**Exercise instructions**: Would you retype, word for word, the line with "Which object among" and every line after it through the end of the records below?

**Data supplied**:
══════
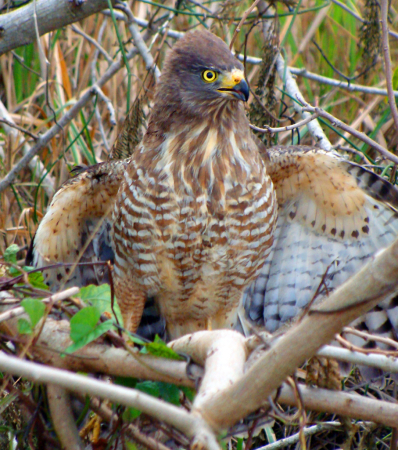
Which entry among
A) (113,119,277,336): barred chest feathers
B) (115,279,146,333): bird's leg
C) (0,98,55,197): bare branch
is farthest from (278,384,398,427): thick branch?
(0,98,55,197): bare branch

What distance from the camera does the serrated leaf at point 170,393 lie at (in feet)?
6.80

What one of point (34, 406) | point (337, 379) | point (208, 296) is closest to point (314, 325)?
point (337, 379)

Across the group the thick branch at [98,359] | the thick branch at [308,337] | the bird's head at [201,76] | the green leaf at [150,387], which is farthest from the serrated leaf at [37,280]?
the bird's head at [201,76]

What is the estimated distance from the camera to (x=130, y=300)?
351 centimetres

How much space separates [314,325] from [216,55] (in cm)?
197

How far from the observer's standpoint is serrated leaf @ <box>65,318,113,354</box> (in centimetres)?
192

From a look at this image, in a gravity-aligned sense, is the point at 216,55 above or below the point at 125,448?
above

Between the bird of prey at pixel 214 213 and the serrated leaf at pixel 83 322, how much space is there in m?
0.95

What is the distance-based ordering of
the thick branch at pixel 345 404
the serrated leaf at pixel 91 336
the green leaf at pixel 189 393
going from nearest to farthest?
the thick branch at pixel 345 404 < the serrated leaf at pixel 91 336 < the green leaf at pixel 189 393

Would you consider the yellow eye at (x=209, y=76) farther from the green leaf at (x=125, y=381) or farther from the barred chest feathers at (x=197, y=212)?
the green leaf at (x=125, y=381)

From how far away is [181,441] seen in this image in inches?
75.8

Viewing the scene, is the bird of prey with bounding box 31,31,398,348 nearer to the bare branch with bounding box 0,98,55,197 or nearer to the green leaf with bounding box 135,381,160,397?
the bare branch with bounding box 0,98,55,197

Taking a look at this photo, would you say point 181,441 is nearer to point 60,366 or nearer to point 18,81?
point 60,366

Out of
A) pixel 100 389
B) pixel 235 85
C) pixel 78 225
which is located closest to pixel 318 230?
pixel 235 85
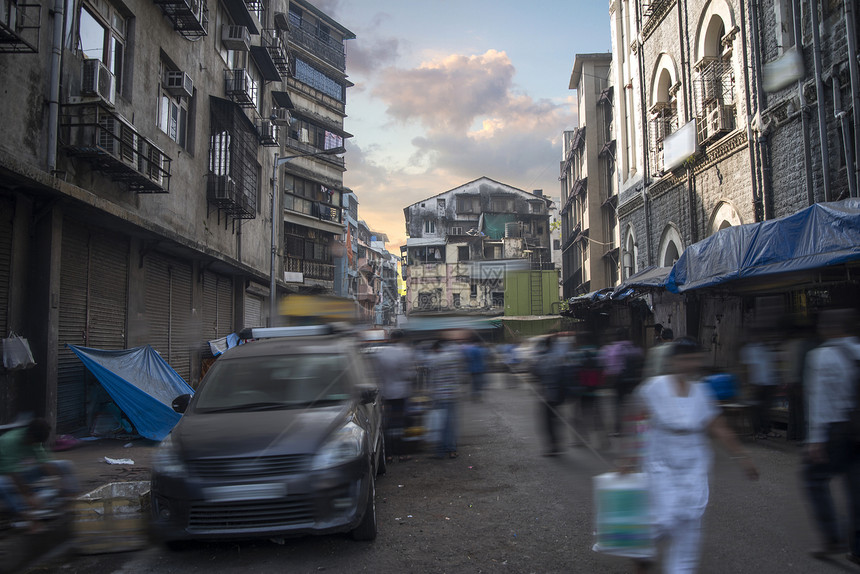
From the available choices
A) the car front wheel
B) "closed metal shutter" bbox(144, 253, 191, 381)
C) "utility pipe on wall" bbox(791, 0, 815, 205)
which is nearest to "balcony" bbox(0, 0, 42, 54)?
"closed metal shutter" bbox(144, 253, 191, 381)

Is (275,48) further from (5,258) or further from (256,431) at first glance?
(256,431)

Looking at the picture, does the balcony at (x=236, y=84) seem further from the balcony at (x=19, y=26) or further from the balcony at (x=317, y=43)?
the balcony at (x=317, y=43)

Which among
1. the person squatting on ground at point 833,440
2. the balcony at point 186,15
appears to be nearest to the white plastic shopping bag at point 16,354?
the balcony at point 186,15

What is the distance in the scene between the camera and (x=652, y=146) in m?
20.6

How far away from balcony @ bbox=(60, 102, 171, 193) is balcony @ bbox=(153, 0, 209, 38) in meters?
3.81

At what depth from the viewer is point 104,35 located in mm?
11648

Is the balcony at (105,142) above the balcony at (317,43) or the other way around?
the other way around

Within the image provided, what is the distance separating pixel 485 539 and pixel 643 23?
2024cm

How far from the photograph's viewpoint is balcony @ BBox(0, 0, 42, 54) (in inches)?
318

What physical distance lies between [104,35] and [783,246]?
1212 cm

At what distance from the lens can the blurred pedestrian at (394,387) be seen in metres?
8.72

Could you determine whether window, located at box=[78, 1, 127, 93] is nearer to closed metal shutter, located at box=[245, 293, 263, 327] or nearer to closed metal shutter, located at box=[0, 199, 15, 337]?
closed metal shutter, located at box=[0, 199, 15, 337]

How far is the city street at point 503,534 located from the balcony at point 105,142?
7108 mm

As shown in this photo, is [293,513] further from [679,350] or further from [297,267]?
[297,267]
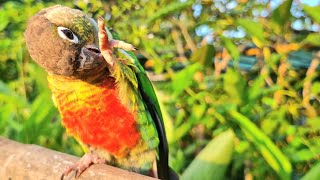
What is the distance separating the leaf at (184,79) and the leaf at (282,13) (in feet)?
0.55

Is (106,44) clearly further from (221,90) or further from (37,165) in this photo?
(221,90)

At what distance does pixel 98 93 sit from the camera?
0.67 meters

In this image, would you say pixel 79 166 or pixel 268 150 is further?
pixel 268 150

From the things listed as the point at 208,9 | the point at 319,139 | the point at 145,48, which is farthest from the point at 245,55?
the point at 319,139

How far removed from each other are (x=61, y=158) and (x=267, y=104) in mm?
467

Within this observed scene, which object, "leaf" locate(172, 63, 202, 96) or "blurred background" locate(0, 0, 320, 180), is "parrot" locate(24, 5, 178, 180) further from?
"leaf" locate(172, 63, 202, 96)

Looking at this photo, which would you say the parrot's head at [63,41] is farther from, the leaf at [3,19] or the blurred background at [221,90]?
the leaf at [3,19]

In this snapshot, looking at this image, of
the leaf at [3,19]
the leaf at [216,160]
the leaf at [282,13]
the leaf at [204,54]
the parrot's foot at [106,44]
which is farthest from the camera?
the leaf at [3,19]

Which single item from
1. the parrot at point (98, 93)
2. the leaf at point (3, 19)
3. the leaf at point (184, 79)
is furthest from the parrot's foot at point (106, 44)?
the leaf at point (3, 19)

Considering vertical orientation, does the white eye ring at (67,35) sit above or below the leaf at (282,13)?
above

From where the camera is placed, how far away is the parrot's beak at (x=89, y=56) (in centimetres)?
54

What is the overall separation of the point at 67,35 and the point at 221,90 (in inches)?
22.9

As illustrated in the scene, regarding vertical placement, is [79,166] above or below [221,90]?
above

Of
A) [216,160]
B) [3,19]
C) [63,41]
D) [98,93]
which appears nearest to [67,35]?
[63,41]
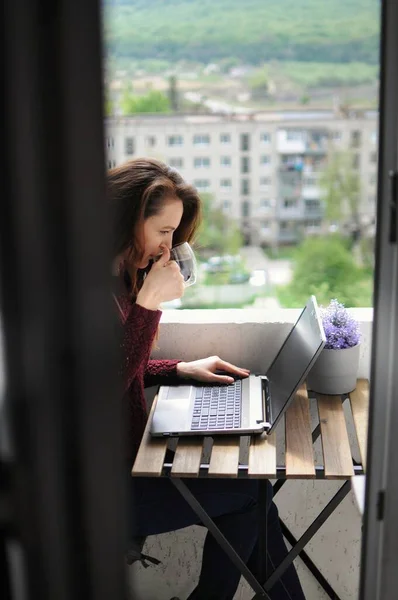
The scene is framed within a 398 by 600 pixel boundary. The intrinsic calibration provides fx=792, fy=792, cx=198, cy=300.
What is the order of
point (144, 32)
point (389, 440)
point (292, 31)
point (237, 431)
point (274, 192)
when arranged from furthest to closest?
point (274, 192), point (292, 31), point (144, 32), point (237, 431), point (389, 440)

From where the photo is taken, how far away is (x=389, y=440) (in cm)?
89

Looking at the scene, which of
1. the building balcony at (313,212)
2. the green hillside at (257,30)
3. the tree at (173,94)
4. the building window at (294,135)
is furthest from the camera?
the building balcony at (313,212)

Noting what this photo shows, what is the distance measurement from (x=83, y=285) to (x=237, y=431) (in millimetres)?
1113

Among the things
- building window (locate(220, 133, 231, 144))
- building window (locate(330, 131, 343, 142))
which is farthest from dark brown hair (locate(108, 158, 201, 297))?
building window (locate(330, 131, 343, 142))

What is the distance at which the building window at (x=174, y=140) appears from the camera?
2202 cm

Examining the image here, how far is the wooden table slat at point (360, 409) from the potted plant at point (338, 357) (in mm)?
28

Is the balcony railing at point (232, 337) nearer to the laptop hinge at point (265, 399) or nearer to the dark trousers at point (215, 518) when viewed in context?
the laptop hinge at point (265, 399)

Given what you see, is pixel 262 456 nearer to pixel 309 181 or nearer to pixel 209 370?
pixel 209 370

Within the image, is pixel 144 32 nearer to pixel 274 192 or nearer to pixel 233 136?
pixel 233 136

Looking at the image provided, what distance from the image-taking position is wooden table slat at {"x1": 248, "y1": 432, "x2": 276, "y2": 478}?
1515 millimetres

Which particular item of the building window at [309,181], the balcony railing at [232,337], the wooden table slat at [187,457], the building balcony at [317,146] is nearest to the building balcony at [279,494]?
the balcony railing at [232,337]

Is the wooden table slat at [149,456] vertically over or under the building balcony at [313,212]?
over

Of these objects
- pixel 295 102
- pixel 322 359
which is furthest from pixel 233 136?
pixel 322 359

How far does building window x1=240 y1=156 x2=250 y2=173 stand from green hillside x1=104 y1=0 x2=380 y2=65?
4.72 meters
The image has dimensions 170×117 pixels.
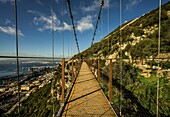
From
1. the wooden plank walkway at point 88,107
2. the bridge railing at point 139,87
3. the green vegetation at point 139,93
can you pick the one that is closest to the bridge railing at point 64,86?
the wooden plank walkway at point 88,107

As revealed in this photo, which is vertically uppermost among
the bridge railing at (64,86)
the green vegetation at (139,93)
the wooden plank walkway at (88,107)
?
the bridge railing at (64,86)

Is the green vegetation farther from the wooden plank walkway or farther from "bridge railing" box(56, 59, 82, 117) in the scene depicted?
"bridge railing" box(56, 59, 82, 117)

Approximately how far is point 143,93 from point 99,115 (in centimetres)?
435

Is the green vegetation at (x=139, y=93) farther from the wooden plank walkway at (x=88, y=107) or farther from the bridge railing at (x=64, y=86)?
the bridge railing at (x=64, y=86)

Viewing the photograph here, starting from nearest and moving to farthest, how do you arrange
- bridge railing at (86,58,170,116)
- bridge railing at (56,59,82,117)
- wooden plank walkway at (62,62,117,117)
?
wooden plank walkway at (62,62,117,117) < bridge railing at (56,59,82,117) < bridge railing at (86,58,170,116)

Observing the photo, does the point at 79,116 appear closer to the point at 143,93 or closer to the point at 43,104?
the point at 143,93

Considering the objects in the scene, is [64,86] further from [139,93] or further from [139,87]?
[139,87]

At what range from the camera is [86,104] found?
2721mm

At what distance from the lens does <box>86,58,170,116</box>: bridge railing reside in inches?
170

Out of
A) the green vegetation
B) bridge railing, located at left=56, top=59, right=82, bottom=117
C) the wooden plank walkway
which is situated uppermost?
bridge railing, located at left=56, top=59, right=82, bottom=117

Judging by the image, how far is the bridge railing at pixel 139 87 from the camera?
432 cm

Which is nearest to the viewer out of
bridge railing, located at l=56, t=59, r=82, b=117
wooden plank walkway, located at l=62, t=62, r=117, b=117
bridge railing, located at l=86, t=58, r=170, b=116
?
wooden plank walkway, located at l=62, t=62, r=117, b=117

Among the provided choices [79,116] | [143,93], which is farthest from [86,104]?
[143,93]

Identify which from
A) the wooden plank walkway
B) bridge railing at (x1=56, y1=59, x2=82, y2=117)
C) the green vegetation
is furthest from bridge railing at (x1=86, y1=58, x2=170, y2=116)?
bridge railing at (x1=56, y1=59, x2=82, y2=117)
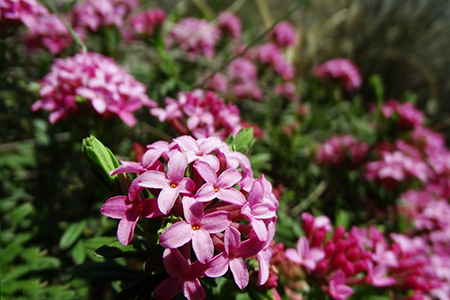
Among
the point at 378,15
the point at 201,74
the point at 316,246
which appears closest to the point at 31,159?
the point at 201,74

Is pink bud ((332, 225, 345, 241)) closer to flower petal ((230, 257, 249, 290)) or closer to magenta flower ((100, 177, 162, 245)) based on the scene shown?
flower petal ((230, 257, 249, 290))

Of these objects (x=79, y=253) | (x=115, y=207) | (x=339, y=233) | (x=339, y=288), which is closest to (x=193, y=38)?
(x=79, y=253)

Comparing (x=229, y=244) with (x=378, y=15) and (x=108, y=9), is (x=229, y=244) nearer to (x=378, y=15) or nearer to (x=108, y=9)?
(x=108, y=9)

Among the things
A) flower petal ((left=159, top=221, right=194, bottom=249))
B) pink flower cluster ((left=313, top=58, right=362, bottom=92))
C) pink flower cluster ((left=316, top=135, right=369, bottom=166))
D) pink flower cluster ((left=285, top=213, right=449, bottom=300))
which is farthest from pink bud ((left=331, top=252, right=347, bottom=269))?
pink flower cluster ((left=313, top=58, right=362, bottom=92))

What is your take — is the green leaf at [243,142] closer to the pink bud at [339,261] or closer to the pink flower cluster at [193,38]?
the pink bud at [339,261]

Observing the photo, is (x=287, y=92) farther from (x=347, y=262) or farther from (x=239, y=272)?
(x=239, y=272)

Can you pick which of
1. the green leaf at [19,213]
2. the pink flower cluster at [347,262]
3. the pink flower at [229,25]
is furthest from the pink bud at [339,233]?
the pink flower at [229,25]

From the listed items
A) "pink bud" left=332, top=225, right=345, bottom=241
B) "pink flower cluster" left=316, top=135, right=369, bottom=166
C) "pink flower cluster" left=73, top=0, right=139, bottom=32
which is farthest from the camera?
"pink flower cluster" left=316, top=135, right=369, bottom=166

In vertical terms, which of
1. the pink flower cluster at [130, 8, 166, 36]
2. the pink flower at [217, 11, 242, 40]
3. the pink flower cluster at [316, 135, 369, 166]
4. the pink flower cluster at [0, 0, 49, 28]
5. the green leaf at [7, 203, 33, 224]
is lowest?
the pink flower cluster at [316, 135, 369, 166]
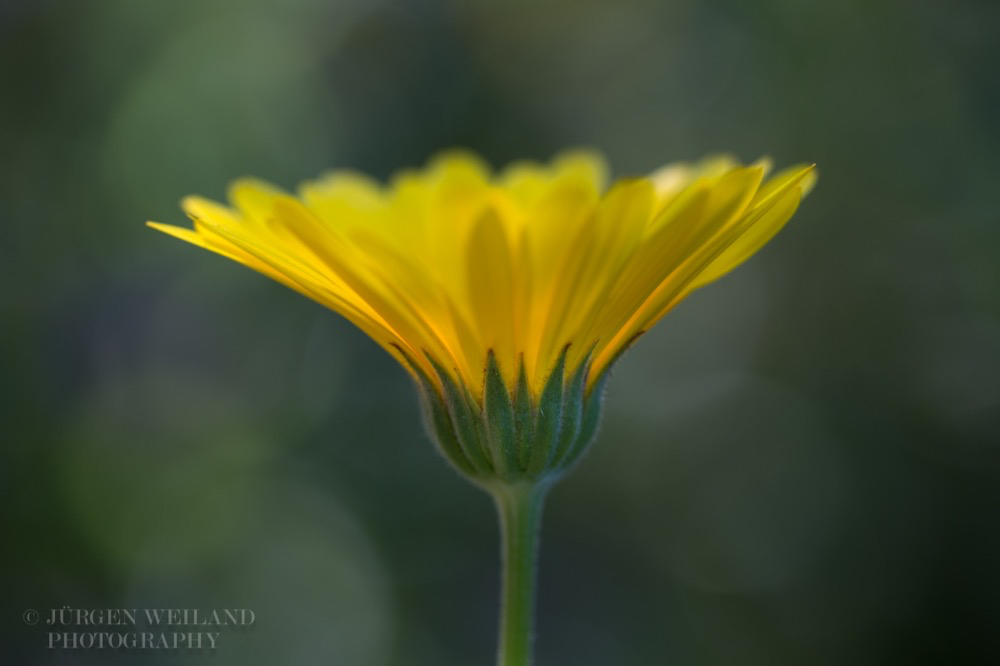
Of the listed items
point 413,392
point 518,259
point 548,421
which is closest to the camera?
point 518,259

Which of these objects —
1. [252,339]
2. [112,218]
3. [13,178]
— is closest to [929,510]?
[252,339]

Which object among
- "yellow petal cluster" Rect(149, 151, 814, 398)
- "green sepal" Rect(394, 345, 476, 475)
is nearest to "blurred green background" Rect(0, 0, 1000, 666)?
"green sepal" Rect(394, 345, 476, 475)

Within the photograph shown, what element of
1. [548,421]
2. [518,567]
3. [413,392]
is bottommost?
[518,567]

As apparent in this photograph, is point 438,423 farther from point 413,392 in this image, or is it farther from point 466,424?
point 413,392

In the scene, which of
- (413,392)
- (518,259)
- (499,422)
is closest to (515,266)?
(518,259)

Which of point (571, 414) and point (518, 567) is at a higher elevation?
point (571, 414)

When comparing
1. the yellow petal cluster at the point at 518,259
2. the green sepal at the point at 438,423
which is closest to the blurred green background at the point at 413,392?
the green sepal at the point at 438,423

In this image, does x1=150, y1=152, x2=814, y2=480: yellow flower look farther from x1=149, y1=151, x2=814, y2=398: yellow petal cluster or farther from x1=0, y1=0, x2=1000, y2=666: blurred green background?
x1=0, y1=0, x2=1000, y2=666: blurred green background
══════
**Complete response**:
Which object among
- "yellow petal cluster" Rect(149, 151, 814, 398)
- "green sepal" Rect(394, 345, 476, 475)
is nearest to "blurred green background" Rect(0, 0, 1000, 666)?
"green sepal" Rect(394, 345, 476, 475)

Within the photograph shown, what element of
1. [548,421]
2. [518,567]
3. [413,392]
is bottommost?
[518,567]

As apparent in this photograph, is point 438,423 farther from point 413,392 in this image, or is it farther from point 466,424?
point 413,392

In the scene, which of
- (413,392)
- (518,259)
- (499,422)
is closest to (515,266)?
(518,259)

Which of point (571, 414) and point (518, 567) is at a higher elevation?
point (571, 414)

When comparing
1. the yellow petal cluster at the point at 518,259
2. the green sepal at the point at 438,423
which is closest to the blurred green background at the point at 413,392?
the green sepal at the point at 438,423

In this image, does x1=150, y1=152, x2=814, y2=480: yellow flower look farther from x1=149, y1=151, x2=814, y2=398: yellow petal cluster or farther from x1=0, y1=0, x2=1000, y2=666: blurred green background?
x1=0, y1=0, x2=1000, y2=666: blurred green background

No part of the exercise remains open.